* [Text section]

▬▬▬

Re James Hardie Industries Limited

Case

[2001] NSWSC 888

8 October 2001

No judgment structure available for this case.

Reported Decision:

(2001) 39 ACSR 552
[2001] NSWSC 888
[2001] ACL Rep 120 NSW 134

New South Wales


Supreme Court

CITATION: Re James Hardie Industries Limited [2001] NSWSC 888 revised - 11/10/2001
CURRENT JURISDICTION: Equity
FILE NUMBER(S): SC 3967/01
HEARING DATE(S): 08/10/01
JUDGMENT DATE:
8 October 2001

PARTIES :


In the matter of JAMES HARDIE INDUSTRIES LIMITED (ACN 000 009 263) and the Corporations Law
JAMES HARDIE INDUSTRIES LIMITED (ACN 000 009 263) (Plaintiff)
JUDGMENT OF: Santow J
COUNSEL : T F Bathurst, QC (Plaintiff)
K Cuneo (Sol) (ASIC - amicus)
SOLICITORS: Allens Arthur Robinson (Plaintiff)
CATCHWORDS: CORPORATIONS - Scheme of Arrangement - subsequent change in circumstances just before second approval meeting - Effect on approval of scheme - Necessary safeguards - Short opportunity for further objection.
CASES CITED: Re Adams International Food Traders Pty Limited [1988] 13 ACLR 586
Cleary and Another v Australian Co-operative Food Ltd and Ors (Nos 2 and 3) (1999) 32 ACSR 701
Re Minster Assets plc [1985] BCLC 200
Re Telford Inns Pty Limited (1985) 10 ACLR 312
DECISION: Scheme approved.



    IN THE SUPREME COURT
    OF NEW SOUTH WALES
    EQUITY DIVISION

    No. 3967/01
        In the matter of JAMES HARDIE INDUSTRIES LIMITED (ACN 000 009 263) and the CorporationsLaw

        JAMES HARDIE INDUSTRIES LIMITED (ACN 000 009 263)

▬▬▬

* [Supplied material]

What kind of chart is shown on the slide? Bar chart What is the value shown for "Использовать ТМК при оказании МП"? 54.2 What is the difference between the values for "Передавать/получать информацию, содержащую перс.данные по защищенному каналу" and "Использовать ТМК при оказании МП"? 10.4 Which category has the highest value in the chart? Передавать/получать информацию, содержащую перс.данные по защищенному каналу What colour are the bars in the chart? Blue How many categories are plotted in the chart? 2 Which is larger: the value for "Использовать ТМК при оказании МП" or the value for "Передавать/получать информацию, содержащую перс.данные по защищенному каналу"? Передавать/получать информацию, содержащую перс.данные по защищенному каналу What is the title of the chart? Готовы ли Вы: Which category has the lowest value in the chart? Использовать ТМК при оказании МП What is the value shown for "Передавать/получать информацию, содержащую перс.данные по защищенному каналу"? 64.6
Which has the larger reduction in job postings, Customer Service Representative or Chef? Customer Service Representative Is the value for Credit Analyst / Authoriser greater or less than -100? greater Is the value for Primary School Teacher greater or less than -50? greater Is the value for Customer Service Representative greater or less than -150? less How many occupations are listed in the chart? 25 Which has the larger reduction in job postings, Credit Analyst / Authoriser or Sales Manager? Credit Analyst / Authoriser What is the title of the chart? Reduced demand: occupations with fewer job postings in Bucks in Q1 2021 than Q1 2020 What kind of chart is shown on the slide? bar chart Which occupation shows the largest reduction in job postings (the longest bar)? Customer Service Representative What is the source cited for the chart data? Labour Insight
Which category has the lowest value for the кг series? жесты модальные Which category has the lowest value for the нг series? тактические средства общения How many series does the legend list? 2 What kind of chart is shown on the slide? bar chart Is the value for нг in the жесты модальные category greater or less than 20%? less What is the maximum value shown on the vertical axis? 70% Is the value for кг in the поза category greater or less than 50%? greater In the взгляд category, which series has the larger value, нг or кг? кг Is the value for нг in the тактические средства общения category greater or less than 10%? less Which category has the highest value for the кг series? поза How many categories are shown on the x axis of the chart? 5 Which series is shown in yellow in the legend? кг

▬▬▬

* [Work instruction 1]
Rewrite the part of the James Hardie judgment above starting at "JUDGMENT OF: Santow" and ending at "for further objection.", with "Short opportunity" replaced by "Brief opportunity".
* [Work instruction 2]
Write the next part of the James Hardie judgment, beginning after its final line.

* [Your response 1]
JUDGMENT OF: Santow J
COUNSEL : T F Bathurst, QC (Plaintiff)
K Cuneo (Sol) (ASIC - amicus)
SOLICITORS: Allens Arthur Robinson (Plaintiff)
CATCHWORDS: CORPORATIONS - Scheme of Arrangement - subsequent change in circumstances just before second approval meeting - Effect on approval of scheme - Necessary safeguards - Brief opportunity for further objection.

* [Your response 2]
        Plaintiff


    Judgment ex tempore
    8 October 2001 (REVISED 11 October 2001)

    INTRODUCTION

1 The short point before me concerns the effect on the Court’s anticipated approval of a share scheme of arrangement of an announced tax change. That tax change requires new legislation in Australia as well as US formalities, whereby both countries adopt a varied US/Australia tax treaty. That is anticipated to take place by 1 July 2003 though that outcome cannot be wholly certain. This treaty change would remove US withholding tax on dividends paid by US companies which are held as to 80% or more by an Australian holding company, being in this case James Hardie Industries Limited (“JHIL”). The salient matters concerning the scheme and the effect of these tax changes are set out in the narrative of facts below. Importantly, they include that the scheme document actually made reference to the possibility of tax changes of the kind now announced. So if there were thereby brought about a material change of circumstances, it was a change not unanticipated. Moreover, it was thought even then unlikely to make sufficient difference to render the scheme restructure no longer the preferred option.


    NARRATIVE OF FACTS

2 The following is the Agreed Narrative of Facts:

          “On 23 August 2001, the Supreme Court of New South Wales ordered that a meeting of shareholders of JHIL be convened on 28 September 2001 at 11.00am to consider the scheme (see Re James Hardie Industries Limited [2001] NSWSC 741).
          On 28 August 2001, the Information Memorandum, dated and registered with ASIC on 27 August 2001, was dispatched to all shareholders.
          The scheme is part of a proposal to establish a new corporate structure for JHIL, involving the exchange by JHIL shareholders of their existing investment in JHIL for an investment in a new parent company, James Hardie Industries NV, which is incorporated in The Netherlands. The Information Memorandum disclosed that one of the significant benefits of having a new parent company incorporated in The Netherlands was that the existing 15% withholding tax imposed on dividends paid out of the United States (where approximately 80% of JHIL's earnings are generated) to Australia would be reduced to 5%, being the rate imposed on dividends paid from the United States to The Netherlands.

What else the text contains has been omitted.